## Exercise instructions
Down to the last line, write out the entries below exactly and omit all pictures.

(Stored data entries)
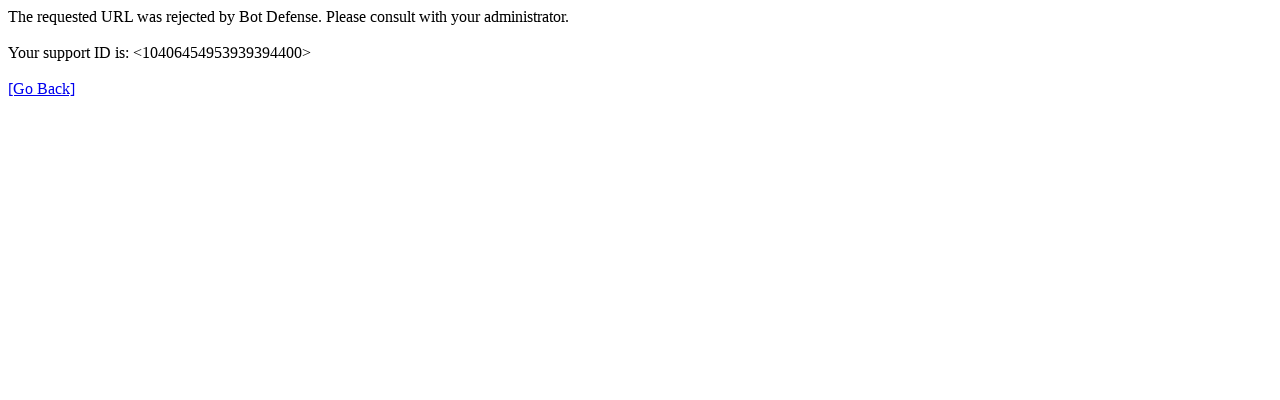

--- FILE ---
content_type: text/html
request_url: http://cerisnet.org/blog/term/cultural-event
body_size: 260
content:
<html><head><title>Request Rejected</title></head><body>The requested URL was rejected by Bot Defense. Please consult with your administrator.<br><br>Your support ID is: <10406454953939394400><br><br><a href='javascript:history.back();'>[Go Back]</body></html>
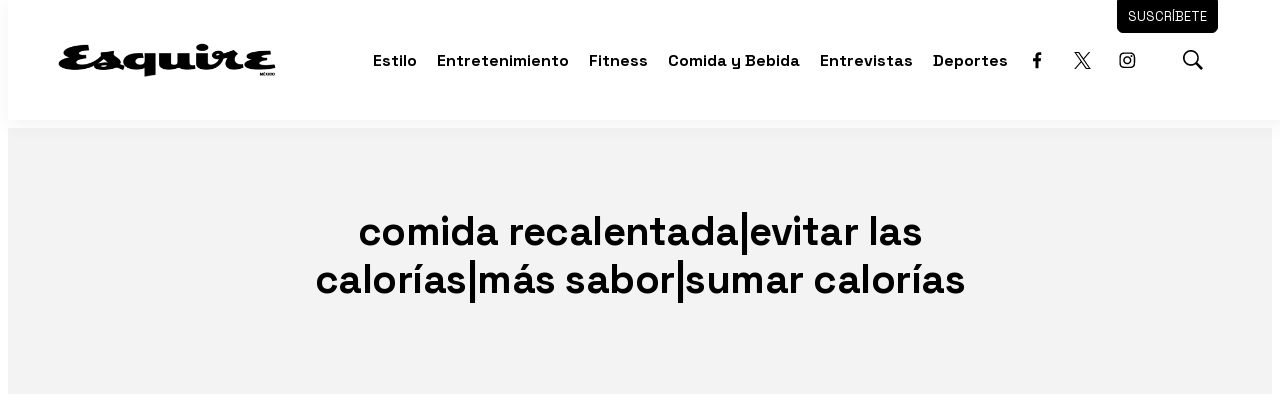

--- FILE ---
content_type: text/html; charset=utf-8
request_url: https://www.google.com/recaptcha/api2/aframe
body_size: 266
content:
<!DOCTYPE HTML><html><head><meta http-equiv="content-type" content="text/html; charset=UTF-8"></head><body><script nonce="7VHvWpdVTf0uF4pFCSB8TQ">/** Anti-fraud and anti-abuse applications only. See google.com/recaptcha */ try{var clients={'sodar':'https://pagead2.googlesyndication.com/pagead/sodar?'};window.addEventListener("message",function(a){try{if(a.source===window.parent){var b=JSON.parse(a.data);var c=clients[b['id']];if(c){var d=document.createElement('img');d.src=c+b['params']+'&rc='+(localStorage.getItem("rc::a")?sessionStorage.getItem("rc::b"):"");window.document.body.appendChild(d);sessionStorage.setItem("rc::e",parseInt(sessionStorage.getItem("rc::e")||0)+1);localStorage.setItem("rc::h",'1769569580971');}}}catch(b){}});window.parent.postMessage("_grecaptcha_ready", "*");}catch(b){}</script></body></html>

--- FILE ---
content_type: application/javascript; charset=utf-8
request_url: https://fundingchoicesmessages.google.com/f/AGSKWxXcpRhGvemej8tlhIcca9rtNsuiRnoGuwPNZr6MCB9Wds6U0m34KCaeJuPtSEUhmyFKD-Itpgh7pAqYwJ943siNO62xTHd2HyK8jbm6kyXh9mqqrf6XIb9ta9Gti8PIsu6S05QqiwJ_Tz1f02N7y4pC7g15-Agf-2SpB7_CptGG7iD5ynw-81Tp0wZ_/_.nl/ads/_advertisements//zalando-ad-/banner-ad._adsonar.
body_size: -1285
content:
window['ad8ff21f-d287-43cd-b6d9-493589efd24e'] = true;

--- FILE ---
content_type: text/plain; charset=UTF-8
request_url: https://at.teads.tv/fpc?analytics_tag_id=PUB_25867&tfpvi=&gdpr_status=22&gdpr_reason=220&gdpr_consent=&ccpa_consent=&shared_ids=&sv=d656f4a&
body_size: 52
content:
NTUwZWVmOTAtNGZjZS00NDgzLWE0OWYtZGRjMjE4ZDA4ZGJlIzEw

## Task response
--- FILE ---
content_type: text/html
request_url: http://cerisnet.org/blog/term/cultural-event
body_size: 260
content:
<html><head><title>Request Rejected</title></head><body>The requested URL was rejected by Bot Defense. Please consult with your administrator.<br><br>Your support ID is: <10406454953939394400><br><br><a href='javascript:history.back();'>[Go Back]</body></html>

--- FILE ---
content_type: text/html; charset=utf-8
request_url: https://www.google.com/recaptcha/api2/aframe
body_size: 266
content:
<!DOCTYPE HTML><html><head><meta http-equiv="content-type" content="text/html; charset=UTF-8"></head><body><script nonce="7VHvWpdVTf0uF4pFCSB8TQ">/** Anti-fraud and anti-abuse applications only. See google.com/recaptcha */ try{var clients={'sodar':'https://pagead2.googlesyndication.com/pagead/sodar?'};window.addEventListener("message",function(a){try{if(a.source===window.parent){var b=JSON.parse(a.data);var c=clients[b['id']];if(c){var d=document.createElement('img');d.src=c+b['params']+'&rc='+(localStorage.getItem("rc::a")?sessionStorage.getItem("rc::b"):"");window.document.body.appendChild(d);sessionStorage.setItem("rc::e",parseInt(sessionStorage.getItem("rc::e")||0)+1);localStorage.setItem("rc::h",'1769569580971');}}}catch(b){}});window.parent.postMessage("_grecaptcha_ready", "*");}catch(b){}</script></body></html>

--- FILE ---
content_type: application/javascript; charset=utf-8
request_url: https://fundingchoicesmessages.google.com/f/AGSKWxXcpRhGvemej8tlhIcca9rtNsuiRnoGuwPNZr6MCB9Wds6U0m34KCaeJuPtSEUhmyFKD-Itpgh7pAqYwJ943siNO62xTHd2HyK8jbm6kyXh9mqqrf6XIb9ta9Gti8PIsu6S05QqiwJ_Tz1f02N7y4pC7g15-Agf-2SpB7_CptGG7iD5ynw-81Tp0wZ_/_.nl/ads/_advertisements//zalando-ad-/banner-ad._adsonar.
body_size: -1285
content:
window['ad8ff21f-d287-43cd-b6d9-493589efd24e'] = true;

--- FILE ---
content_type: text/plain; charset=UTF-8
request_url: https://at.teads.tv/fpc?analytics_tag_id=PUB_25867&tfpvi=&gdpr_status=22&gdpr_reason=220&gdpr_consent=&ccpa_consent=&shared_ids=&sv=d656f4a&
body_size: 52
content:
NTUwZWVmOTAtNGZjZS00NDgzLWE0OWYtZGRjMjE4ZDA4ZGJlIzEw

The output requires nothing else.